The dollar's surge to a seven-year high against the yen and a two-year peak versus the euro last week may be helpful to the global economy, but then again it may not, says Mohamed El-Erian, chief economic adviser at Allianz.
"This dollar rally, the result of genuine economic progress and divergent policy developments, could contribute to the 'rebalancing' that has long eluded the world economy," he writes in an article for
Project Syndicate.
"But that outcome is far from guaranteed, especially given the related risks of financial instability."
The plus side is that a rising dollar boosts the exports of the struggling economies in Europe and Japan, El-Erian explains.
On the minus side, the U.S. economy could suffer from lessened exports. "While the U.S. economy is more resilient and agile than its developed counterparts, it is not yet robust enough to be able to adjust smoothly to a significant shift in external demand to other countries," he notes.
"Furthermore, sudden large currency moves tend to translate into financial market instability," El-Erian adds.
The only way to take advantage of the dollar's appreciation "is to introduce complementary growth-enhancing policy adjustments, such as accelerating structural reforms, balancing aggregate demand and reducing or eliminating debt overhangs," El-Erian says.
"Global growth, at its current level, is inadequate for mere redistribution among countries to work. Overall global GDP needs to increase.
"The U.S. dollar's resurgence, while promising, is only a first step. It is up to governments to ensure that the ongoing currency re-alignment supports a balanced, stable and sustainable economic recovery. Otherwise, they may find themselves again in the unpleasant business of mitigating financial instability," he concludes.
Komal Sri-Kumar, president of Sri-Kumar Global Strategies, appears to agree with that prescription.

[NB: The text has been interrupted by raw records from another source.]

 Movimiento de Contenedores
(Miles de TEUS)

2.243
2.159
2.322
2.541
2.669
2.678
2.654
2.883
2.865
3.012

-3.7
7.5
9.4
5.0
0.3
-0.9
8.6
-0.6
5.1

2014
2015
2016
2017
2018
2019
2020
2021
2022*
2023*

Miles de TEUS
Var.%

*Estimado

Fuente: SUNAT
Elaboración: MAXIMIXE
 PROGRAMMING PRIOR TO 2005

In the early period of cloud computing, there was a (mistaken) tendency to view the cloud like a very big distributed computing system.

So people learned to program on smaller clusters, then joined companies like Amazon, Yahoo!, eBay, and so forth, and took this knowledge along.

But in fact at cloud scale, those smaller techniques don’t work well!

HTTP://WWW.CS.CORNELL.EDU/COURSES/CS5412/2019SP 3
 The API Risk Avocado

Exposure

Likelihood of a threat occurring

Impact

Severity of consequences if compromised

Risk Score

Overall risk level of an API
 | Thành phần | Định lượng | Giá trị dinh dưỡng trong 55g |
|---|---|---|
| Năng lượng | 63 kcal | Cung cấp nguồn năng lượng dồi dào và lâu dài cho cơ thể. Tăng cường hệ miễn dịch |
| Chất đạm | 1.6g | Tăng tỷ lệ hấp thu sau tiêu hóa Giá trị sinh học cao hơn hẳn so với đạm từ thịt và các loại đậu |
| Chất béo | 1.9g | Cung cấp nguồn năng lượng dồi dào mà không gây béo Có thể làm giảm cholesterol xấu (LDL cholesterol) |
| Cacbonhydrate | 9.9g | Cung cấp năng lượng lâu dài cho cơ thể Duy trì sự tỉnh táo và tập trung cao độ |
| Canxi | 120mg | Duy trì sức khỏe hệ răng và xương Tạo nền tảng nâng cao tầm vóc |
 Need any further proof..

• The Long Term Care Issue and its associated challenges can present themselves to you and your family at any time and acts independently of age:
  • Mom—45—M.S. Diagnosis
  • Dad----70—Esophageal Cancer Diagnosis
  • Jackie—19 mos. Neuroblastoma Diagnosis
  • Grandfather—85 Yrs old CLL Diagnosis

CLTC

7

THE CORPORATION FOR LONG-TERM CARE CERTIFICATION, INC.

The currency wars of recent years have done little to boost global economic growth, he writes in the
Financial Times.
"Unfortunately, playing with exchange rates is a zero-sum game," Kumar says. "Any benefit to the depreciating country would be fleeting as trading nations fight back with similar measures."
Instead, countries should "implement structural changes that would expand world trade," he notes. "The first of these is to open market segments that were previously closed to competition."